Die weiße Rebsorte Viura belegt nur noch 5% der Rebfläche und das Interesse verlagert sich zunehmend auf Chardonnay (ca. 2%). Vervollständigt wird der weiße Rebsortenspiegel noch durch die Sorten Garnacha blanca, Malvasia und Moscatel.
Besonders zu erwähnen ist die Bodega Otazu in Etxauri, mit der nördlichsten Weinlage in Navarra. Zusammen mit den kiesigen und tonigen Böden führt das kühle Klima zu Weinen besonderer Persönlichkeit. 2009 erhielt die Lage die Pago Appellation Zertifizierung, die höchste Einstufung eines Weinbergs in Spanien. Nur 14 Weingüter in ganz Spanien verfügen über Lagen dieser Einstufung.
Navarra insgesamt präsentiert heute in seinem Angebotssortiment eine Mischung aus klassischen Weinen und modernen Rebsorten und ist auf dem Weg aus dem Schatten der bekannteren Nachbarregion Rioja herauszutreten.
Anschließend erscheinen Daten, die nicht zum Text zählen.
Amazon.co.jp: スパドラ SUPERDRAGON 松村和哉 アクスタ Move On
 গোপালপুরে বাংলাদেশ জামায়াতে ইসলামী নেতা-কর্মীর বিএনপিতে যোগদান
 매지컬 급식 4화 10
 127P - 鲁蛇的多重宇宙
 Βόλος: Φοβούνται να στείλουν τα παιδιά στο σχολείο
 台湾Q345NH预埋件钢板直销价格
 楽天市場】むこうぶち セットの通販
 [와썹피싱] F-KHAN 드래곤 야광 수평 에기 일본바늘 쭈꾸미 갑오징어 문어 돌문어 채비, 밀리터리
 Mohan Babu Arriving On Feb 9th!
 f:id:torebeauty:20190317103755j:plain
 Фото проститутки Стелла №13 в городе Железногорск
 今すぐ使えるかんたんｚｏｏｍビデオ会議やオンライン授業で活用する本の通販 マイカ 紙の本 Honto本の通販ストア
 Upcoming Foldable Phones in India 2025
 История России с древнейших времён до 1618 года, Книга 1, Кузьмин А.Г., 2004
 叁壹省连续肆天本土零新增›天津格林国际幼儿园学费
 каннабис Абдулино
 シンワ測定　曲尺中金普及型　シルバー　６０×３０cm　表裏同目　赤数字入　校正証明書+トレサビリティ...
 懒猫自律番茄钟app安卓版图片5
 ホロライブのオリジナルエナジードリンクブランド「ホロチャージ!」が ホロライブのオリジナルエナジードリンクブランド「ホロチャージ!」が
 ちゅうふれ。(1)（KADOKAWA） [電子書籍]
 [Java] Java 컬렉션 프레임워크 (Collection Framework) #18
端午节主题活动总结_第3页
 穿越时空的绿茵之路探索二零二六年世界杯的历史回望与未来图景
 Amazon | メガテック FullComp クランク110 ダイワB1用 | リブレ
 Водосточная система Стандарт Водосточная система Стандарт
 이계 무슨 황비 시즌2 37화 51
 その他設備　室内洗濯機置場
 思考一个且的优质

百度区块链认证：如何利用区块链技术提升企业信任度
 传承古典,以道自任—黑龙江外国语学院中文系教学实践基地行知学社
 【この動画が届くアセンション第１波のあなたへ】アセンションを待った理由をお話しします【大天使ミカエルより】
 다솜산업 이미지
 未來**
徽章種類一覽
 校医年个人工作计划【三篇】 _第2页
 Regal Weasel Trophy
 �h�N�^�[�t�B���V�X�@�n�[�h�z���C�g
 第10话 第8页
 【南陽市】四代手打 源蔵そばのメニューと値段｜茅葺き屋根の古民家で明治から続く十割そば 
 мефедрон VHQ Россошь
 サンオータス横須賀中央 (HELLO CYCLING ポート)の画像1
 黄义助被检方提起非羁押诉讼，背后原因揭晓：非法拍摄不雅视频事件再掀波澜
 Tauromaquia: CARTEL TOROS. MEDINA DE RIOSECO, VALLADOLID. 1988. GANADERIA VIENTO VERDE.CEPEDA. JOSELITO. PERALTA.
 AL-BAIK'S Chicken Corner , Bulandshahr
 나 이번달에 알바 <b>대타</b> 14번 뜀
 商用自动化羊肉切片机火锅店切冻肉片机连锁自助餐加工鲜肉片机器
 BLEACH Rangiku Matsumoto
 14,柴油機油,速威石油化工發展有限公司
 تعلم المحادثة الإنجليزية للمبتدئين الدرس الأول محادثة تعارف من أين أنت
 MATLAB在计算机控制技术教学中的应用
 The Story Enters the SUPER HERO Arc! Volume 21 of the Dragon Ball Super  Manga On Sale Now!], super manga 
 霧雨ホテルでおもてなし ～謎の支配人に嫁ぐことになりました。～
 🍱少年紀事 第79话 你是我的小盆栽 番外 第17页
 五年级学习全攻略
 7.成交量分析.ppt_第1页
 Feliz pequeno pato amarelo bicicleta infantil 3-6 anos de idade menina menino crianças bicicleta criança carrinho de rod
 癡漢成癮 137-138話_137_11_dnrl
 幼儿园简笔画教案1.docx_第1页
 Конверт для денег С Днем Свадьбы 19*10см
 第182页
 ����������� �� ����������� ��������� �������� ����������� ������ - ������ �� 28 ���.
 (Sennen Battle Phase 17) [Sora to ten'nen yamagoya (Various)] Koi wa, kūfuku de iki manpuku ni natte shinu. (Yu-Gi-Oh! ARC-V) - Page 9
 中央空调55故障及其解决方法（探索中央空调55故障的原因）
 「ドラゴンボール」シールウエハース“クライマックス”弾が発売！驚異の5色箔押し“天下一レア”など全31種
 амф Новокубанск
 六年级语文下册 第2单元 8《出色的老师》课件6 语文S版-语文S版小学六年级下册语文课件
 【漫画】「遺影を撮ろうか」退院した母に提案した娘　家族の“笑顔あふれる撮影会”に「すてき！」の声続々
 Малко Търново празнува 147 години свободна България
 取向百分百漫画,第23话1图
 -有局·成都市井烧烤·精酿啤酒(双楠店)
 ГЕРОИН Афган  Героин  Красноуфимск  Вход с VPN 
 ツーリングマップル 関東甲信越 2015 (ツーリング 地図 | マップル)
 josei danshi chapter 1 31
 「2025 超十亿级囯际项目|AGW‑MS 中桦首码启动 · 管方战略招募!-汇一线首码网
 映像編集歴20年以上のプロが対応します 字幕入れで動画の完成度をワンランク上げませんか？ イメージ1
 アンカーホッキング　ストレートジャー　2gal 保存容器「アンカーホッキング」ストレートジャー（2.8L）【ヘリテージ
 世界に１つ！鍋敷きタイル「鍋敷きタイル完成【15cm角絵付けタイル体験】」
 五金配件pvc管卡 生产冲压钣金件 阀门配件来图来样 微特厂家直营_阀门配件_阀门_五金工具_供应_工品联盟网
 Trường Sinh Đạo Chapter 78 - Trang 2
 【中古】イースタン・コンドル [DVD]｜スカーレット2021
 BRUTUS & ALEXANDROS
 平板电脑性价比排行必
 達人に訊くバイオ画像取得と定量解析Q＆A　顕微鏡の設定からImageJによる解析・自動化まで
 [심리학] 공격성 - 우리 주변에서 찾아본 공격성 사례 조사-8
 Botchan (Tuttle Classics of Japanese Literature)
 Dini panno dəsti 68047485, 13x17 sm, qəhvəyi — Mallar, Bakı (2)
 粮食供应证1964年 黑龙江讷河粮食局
Die vielen Auszeichnungen und Medaillen, die Navarra-Weine in den letzten Jahren bei internationalen Wettbewerben erringen konnten, sind ein Beweis. Auch das Preis/Leistungsverhältnis ist in der Regel deutlich günstiger als beim Nachbarn. Einen Roten zu einer Paella, einer Lammkeule oder katalanischem Ratatuille - einen Rosado zu grünem Spargel mit Venusmuscheln, Champignons mit Chorizo oder Melone mit Serranoschinken - oder einfach solo! Die Bandbreite der Navarra-Weine ist groß. Es lohnt, sich einmal mit Weinen aus dieser Region zu beschäftigen.